Time for CEOs to Stop Enabling China's Blatant IP TheftTime for CEOs to Stop Enabling China's Blatant IP Theft
Protecting intellectual property in the name of US economic and national security should be part of every company's fiduciary duty.
September 17, 2020
Does the Chinese government steal technology from US companies? That was the question before four of the most powerful tech CEOs on the planet earlier this summer.
Jeff Bezos, Sundar Pichai, and Tim Cook all denied firsthand knowledge of such schemes. Only Mark Zuckerberg was willing to note that Chinese theft of technology from American companies was "well documented."
Zuckerberg is right, and his willingness to admit it marks a sea change in how US companies have approached business in China. That the other three dodged the question, however, shows that many businesses still value profit at all costs.
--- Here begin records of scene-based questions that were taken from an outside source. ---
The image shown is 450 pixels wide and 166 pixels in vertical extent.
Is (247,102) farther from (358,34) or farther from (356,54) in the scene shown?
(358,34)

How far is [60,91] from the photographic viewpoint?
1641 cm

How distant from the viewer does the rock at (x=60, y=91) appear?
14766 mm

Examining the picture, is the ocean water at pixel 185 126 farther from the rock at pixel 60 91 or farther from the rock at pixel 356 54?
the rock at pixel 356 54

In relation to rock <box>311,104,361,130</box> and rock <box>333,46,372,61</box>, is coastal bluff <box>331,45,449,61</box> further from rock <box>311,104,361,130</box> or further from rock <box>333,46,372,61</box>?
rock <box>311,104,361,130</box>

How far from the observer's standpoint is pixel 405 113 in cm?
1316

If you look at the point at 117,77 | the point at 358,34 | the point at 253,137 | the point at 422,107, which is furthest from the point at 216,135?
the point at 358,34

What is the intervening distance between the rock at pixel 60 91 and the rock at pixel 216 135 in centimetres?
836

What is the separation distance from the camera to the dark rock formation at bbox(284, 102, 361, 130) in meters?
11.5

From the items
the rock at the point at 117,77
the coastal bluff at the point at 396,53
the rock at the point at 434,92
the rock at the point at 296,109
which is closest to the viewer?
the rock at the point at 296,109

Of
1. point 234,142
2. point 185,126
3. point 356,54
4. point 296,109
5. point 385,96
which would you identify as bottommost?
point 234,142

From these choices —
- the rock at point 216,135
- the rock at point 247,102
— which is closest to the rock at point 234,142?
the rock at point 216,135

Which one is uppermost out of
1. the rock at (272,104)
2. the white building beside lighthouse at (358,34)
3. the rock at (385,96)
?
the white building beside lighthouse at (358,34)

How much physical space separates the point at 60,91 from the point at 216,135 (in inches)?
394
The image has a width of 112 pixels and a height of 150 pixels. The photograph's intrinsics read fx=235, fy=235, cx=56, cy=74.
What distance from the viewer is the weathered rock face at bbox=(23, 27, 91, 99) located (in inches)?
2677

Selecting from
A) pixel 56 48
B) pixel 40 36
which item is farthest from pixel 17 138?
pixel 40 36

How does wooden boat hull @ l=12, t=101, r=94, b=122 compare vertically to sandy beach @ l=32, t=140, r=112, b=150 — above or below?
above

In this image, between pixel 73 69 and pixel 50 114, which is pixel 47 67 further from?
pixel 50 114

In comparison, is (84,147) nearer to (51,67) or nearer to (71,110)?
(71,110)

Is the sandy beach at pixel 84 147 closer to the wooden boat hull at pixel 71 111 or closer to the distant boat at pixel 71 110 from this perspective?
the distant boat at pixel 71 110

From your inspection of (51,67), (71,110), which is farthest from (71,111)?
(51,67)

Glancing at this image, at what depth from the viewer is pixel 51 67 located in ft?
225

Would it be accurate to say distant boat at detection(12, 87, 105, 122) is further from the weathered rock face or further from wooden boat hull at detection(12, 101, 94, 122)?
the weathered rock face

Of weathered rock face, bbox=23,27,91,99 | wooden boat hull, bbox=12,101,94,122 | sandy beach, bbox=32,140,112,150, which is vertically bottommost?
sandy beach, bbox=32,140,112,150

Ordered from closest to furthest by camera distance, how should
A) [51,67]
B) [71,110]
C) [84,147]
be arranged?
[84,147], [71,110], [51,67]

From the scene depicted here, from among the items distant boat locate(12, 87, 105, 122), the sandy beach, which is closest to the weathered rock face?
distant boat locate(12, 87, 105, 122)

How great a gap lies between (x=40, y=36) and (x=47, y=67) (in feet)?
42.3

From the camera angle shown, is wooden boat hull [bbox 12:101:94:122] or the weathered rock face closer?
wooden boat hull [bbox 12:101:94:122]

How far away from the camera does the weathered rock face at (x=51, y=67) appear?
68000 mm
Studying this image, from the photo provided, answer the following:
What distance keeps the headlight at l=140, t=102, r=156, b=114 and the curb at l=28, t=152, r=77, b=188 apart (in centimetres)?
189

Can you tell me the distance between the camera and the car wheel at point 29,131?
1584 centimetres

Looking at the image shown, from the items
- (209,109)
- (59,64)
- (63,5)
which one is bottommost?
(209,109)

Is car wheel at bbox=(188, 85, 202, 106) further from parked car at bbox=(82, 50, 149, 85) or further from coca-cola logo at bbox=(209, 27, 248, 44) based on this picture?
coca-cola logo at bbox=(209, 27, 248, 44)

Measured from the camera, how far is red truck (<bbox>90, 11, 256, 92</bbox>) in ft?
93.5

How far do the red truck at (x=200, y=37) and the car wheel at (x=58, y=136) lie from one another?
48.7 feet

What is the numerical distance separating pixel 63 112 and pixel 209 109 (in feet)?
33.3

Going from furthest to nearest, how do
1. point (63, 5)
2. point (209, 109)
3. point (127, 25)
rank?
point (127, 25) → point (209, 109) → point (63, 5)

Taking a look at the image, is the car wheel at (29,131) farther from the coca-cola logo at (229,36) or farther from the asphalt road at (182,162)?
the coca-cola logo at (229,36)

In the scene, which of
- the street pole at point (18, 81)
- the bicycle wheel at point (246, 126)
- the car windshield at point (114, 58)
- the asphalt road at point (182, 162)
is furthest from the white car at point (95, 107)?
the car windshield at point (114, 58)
What are those costs, exactly?
In 2018, the US Trade Representative found that Chinese theft of American intellectual property (IP) costs between $225 billion and $600 billion annually. The FBI is investigating 1,000 cases of Chinese IP theft. The push for profit at all costs has resulted in lawsuits, damaged competitiveness, and if a company competes for federal government contracts — as Google and Amazon do — it can also be a matter of national security.
The definition of shareholder value needs to shift. Instead of pursuit of profit at any cost, protecting IP in the name of US economic and national security should be part of every company's fiduciary duty to shareholders. And that means shutting the door on China's rampant hacking and theft of US companies' technology. Too many companies are still either ignorant or neglectful of their cybersecurity.
Here are two ways we can change that and better guard American innovation from the Chinese hackers working so diligently to steal it.
Transform the Boardroom
When you look at board member profiles, it's rare to see anyone with any kind of IT savvy, let alone a cybersecurity background. With all the press around data breaches and advanced persistent threats, with the results of these attacks starting to show up in public filings, it's clear cybersecurity should not only be a board-level concern but should influence the very composition of the board.
Instead of having a CISO show up quarterly to offer the board a report, companies should have a former CISO on the board. Perhaps there should even be a requirement that public companies have at least one member of the board with deep expertise in cybersecurity.
Lacking that board-level expertise leaves many businesses ignorant of one of the biggest risks they face: A cyberattack that not only disrupts the business but results in the loss of IP.
Take a New Perspective on Compliance
Multinational businesses are drowning in regulatory requirements from GDPR and CCPA to PCI DSS and the new CMMC. From international rules to state data breach laws, companies have so much to comply with that they develop a check-box mentality around cybersecurity.
The philosophy is that if they follow the rules and pass their audits, they're fine. If a company has a credit card breach, it can produce five years of successful PCI DSS audits to show it did what it was supposed to do. This is a focus on compliance for compliance's sake, instead of on actual operational security.
The two don't have to be mutually exclusive, but it does take thought and effort to align day-to-day operations with compliance. The board often doesn't see the gulf between the two. They see red, yellow, and green on a presentation slide about compliance and ask questions about the speed of audits. With more cybersecurity expertise on that board, it can start digging deeper and support the marriage of regulatory compliance with day-to-day operations.
Why Protecting IP Is the New Imperative
Whether by ignorance or negligence, many American companies have become victims of China's IP theft. But a desire for profits over protection may be reaching its end.
The world is waking up to the blatant IP theft China has perpetrated for years and the damage it leaves in its wake. If you're not working to harden your security, to ensure your board has at least one member who's an expert in cybersecurity, and to ensure compliance isn't just a checked box but an operational security stance, you're ultimately not serving your stakeholders, your business, or your country.